Secondary end points:
  • response rates

  • TTP

  • duration of response (complete and partial responders were considered together)

Notes Analysis was performed on all eligible patients according to the intent‐to‐treat principle. The analysis of toxicity was based on the treatment patients actually received
Competing interests and information on funding sources not reported
Risk of bias
Bias Authors' judgement Support for judgement
Random sequence generation (selection bias) Low risk Randomization was done using minimization techniques with patients stratified according to their institution, number of BM (> 2), and prior chemotherapy (naive/pretreated)
Allocation concealment (selection bias) Unclear risk No further description in the manuscript. Probably central allocation. Additional information requested to authors but no answer received
Blinding of participants and personnel (performance bias) 

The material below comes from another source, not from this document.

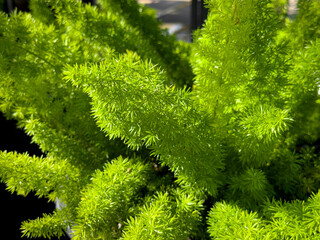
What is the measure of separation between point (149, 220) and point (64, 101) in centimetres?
39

 Survival Low risk No information was provided, but main outcome measure (duration of survival) is it not likely to be influenced by lack of blinding
Blinding of participants and personnel (performance bias) 

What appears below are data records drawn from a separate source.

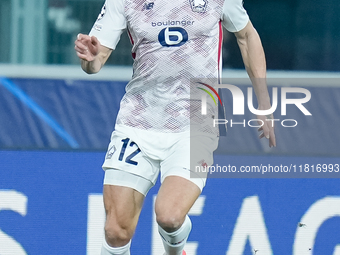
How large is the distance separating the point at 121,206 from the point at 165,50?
78 cm

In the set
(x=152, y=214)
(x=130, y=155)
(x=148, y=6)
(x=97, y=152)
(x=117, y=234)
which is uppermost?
(x=148, y=6)

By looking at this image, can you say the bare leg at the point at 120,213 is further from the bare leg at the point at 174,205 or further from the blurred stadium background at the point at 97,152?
the blurred stadium background at the point at 97,152

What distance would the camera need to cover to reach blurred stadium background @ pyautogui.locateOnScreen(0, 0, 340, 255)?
139 inches

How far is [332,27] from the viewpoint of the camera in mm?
4773

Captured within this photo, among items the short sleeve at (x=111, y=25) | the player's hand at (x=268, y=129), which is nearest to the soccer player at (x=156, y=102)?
the short sleeve at (x=111, y=25)

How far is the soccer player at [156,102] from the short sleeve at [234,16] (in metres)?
0.01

 Toxicity and disease related symptoms Unclear risk No information was provided
Blinding of outcome assessment (detection bias) 

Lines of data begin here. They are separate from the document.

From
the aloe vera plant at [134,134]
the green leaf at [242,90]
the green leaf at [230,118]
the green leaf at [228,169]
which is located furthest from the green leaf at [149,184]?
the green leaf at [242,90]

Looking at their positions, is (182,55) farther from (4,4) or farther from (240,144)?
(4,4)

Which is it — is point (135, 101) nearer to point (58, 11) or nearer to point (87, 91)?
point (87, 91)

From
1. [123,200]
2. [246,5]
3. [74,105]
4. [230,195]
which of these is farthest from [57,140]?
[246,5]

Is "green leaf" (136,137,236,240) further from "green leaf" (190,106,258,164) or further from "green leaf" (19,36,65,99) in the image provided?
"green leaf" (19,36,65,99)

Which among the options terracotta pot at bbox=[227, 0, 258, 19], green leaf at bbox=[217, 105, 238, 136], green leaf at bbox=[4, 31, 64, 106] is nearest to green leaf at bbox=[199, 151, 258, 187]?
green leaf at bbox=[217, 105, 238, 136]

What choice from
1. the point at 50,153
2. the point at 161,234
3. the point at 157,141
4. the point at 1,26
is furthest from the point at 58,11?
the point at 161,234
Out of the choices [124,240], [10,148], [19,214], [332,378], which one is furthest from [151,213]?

 Survival Low risk No information provided, but main outcome measure (duration of survival) is it not likely to be influenced by lack of blinding
Blinding of outcome assessment (detection bias) 
 CR, toxicity, quality of life Unclear risk No information was provided
Incomplete outcome data (attrition bias) 
 Survival High risk Only 1 participant in the teniposide + WBRT was lost to follow‐up. However, only 6 patients completed all 12 courses of protocol therapy in the combined group compared with 0 in the teniposide group. Reasons for stopping protocol therapy were reported in both groups. Tumor progression was the principal cause for stopping protocol therapy
Incomplete outcome data (attrition bias) 
 Toxicity, disease related symptoms, CR High risk Only 1 participant in the teniposide + WBRT was lost to follow‐up. However, only 6 patients completed all 12 courses of protocol therapy in the combined group compared with 0 in the teniposide group. Reasons for stopping protocol therapy were reported in both groups. Tumor progression was the principal cause for stopping protocol therapy
Selective reporting (reporting bias) Low risk Authors presented results on all outcome measures that were prespecified as relevant
Other bias Low risk The study seems to be free of other sources of bias

BM: brain metastases; CR: complete remission; CT: computer tomography; ECG: electrocardiogram; ECOG: Eastern Cooperative Oncology Group; ECT: emission computer tomography; G‐CSF: granulocyte colony‐stimulating factor; EORTC: European Organization for the Research and Treatment of Cancer Lung Cancer Cooperative Group; ICTRP: International Clinical Trials Registry Platform; MRI: magnetic resonance imaging; NC: no change; NSCLC: non‐small cell lung cancer; OS: overall survival; PD: progressive disease; PFS: progression‐free survival; PR: partial remission; QoL: quality of life; RCT: randomized controlled trial; RECIST: Response Evaluation Criteria In Solid Tumors; SCLC: small cell lung cancer; TTO: time to progression; WBRT: whole brain radiotherapy.